Text
━━━━━━━━━━━━━━━━━━━━

Another potential sighting of the undead dragon on Game of Thrones isn’t all TV has to offer over the next few months.
Along with the final six episodes of the HBO fantasy drama, which returns for one last run in April after taking 2018 off, CBS’s long-running — and top-rated — comedy hit The Big Bang Theory is expected to air its finale sometime in May. BBC America’s addictive spy drama Killing Eve picks up again in April after a critically acclaimed first season, and People’s Sexiest Man Alive, Luther’s Idris Elba, stars as a reluctant babysitter — don’t call him a “manny” — in a new Netflix comedy in March.
I haven’t seen everything yet (and much of what I have remains under embargo for review), but here are some shows to look out for:
White Dragon (Friday, Feb. 8, Amazon). Eight-episode British thriller stars John Simm (Doctor Who) as college professor Jonah Mulray, who, after his wife, Meghan (Dervla Kirwan, Ballykissangel), is killed in a suspicious crash in Hong Kong, travels there to claim her body. There, he learns that she, and their marriage, might not have been what he’d thought. Anthony Chau-Sang Wong stars as David Chen, a former police officer who also had reason to think he knew Megan.

━━━━━━━━━━━━━━━━━━━━

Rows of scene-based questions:
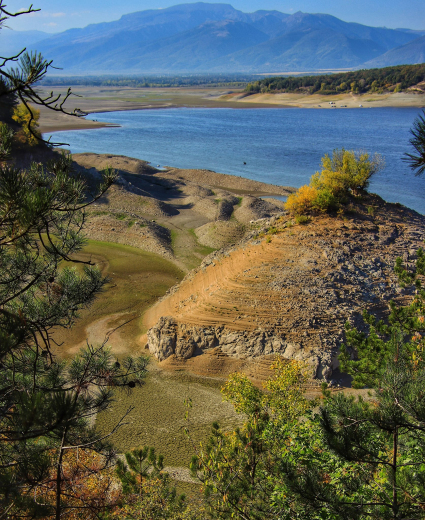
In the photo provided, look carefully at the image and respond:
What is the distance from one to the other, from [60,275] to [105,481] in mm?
4998

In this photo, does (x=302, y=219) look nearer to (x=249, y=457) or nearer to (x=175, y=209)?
(x=249, y=457)

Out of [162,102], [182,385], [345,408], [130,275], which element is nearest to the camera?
[345,408]

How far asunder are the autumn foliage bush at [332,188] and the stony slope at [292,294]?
84cm

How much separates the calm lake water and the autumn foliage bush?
75.9ft

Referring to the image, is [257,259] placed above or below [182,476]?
above

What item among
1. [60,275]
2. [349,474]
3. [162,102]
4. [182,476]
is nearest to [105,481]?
[182,476]

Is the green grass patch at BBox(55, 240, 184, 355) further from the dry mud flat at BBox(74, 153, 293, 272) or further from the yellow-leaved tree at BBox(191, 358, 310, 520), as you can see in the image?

━━━━━━━━━━━━━━━━━━━━

Stated problem 1
Copy the rows word for word, starting at the row that contains "Out of [162,102], [182,385], [345,408], [130,275], which" and ending with the last row, including both.
Stated problem 2
Continue the preview of upcoming TV shows from its final sentence.

Task answer 1
Out of [162,102], [182,385], [345,408], [130,275], which element is nearest to the camera?
[345,408]

How far asunder are the autumn foliage bush at [332,188] and the stony slope at [292,294]?
84cm

How much separates the calm lake water and the autumn foliage bush?
75.9ft

Referring to the image, is [257,259] placed above or below [182,476]?
above

What item among
1. [60,275]
2. [349,474]
3. [162,102]
4. [182,476]
is nearest to [105,481]?
[182,476]

Is the green grass patch at BBox(55, 240, 184, 355) further from the dry mud flat at BBox(74, 153, 293, 272) or further from the yellow-leaved tree at BBox(191, 358, 310, 520), as you can see in the image?

Task answer 2
PEN15 (Friday, Feb. 8, Hulu). Would you want to relive seventh grade? Adult actresses Maya Erskine and Anna Konkle play remarkably convincing versions of 13-year-old best friends in this middle school comedy set in 2000. Cocreated by the two leads with Sam Zvibleman, its school is otherwise populated by more age-appropriate actors, but the language and subject matter suggest it’s meant for people at least old enough to be happy they’ll never have to go through this again.
One Day at a Time (Friday, Feb. 8, Netflix). One of TV’s best comedies returns for its third season, with Gloria Estefan guest-starring in the first episode as the long-estranged sister of Rita Moreno’s Lydia.
Won’t You Be My Neighbor? (8 p.m. Saturday, Feb. 9, HBO and WHYY12). Penn grad Morgan Neville’s moving documentary on the late, legendary children’s TV host Fred Rogers makes its television debut. I dare you not to cry. To honor Rogers' commitment to public television, HBO is allowing PBS’s Independent Lens to present the film at the same time.
Riviera (10 p.m. Saturday, Feb. 9, Ovation). Julia Stiles plays an art curator whose billionaire husband (Anthony LaPaglia) dies in a yacht explosion, leaving her to deal with his grown children, his ex (Lena Olin), and a tangle of legal problems she never saw coming. (If you can’t wait to see what happens next, the 10-episode first season series is already available for streaming to Sundance Now subscribers.)
Miracle Workers (10:30 p.m. Tuesday, Feb. 12, TBS). Steve Buscemi, Daniel Radcliffe, and Geraldine Viswanathan star in a decidedly irreverent comedy from Simon Rich (Man Seeking Woman) in which Buscemi plays an exasperated God, and Radcliffe and Viswanathan two angels trying to persuade him not to blow up Earth.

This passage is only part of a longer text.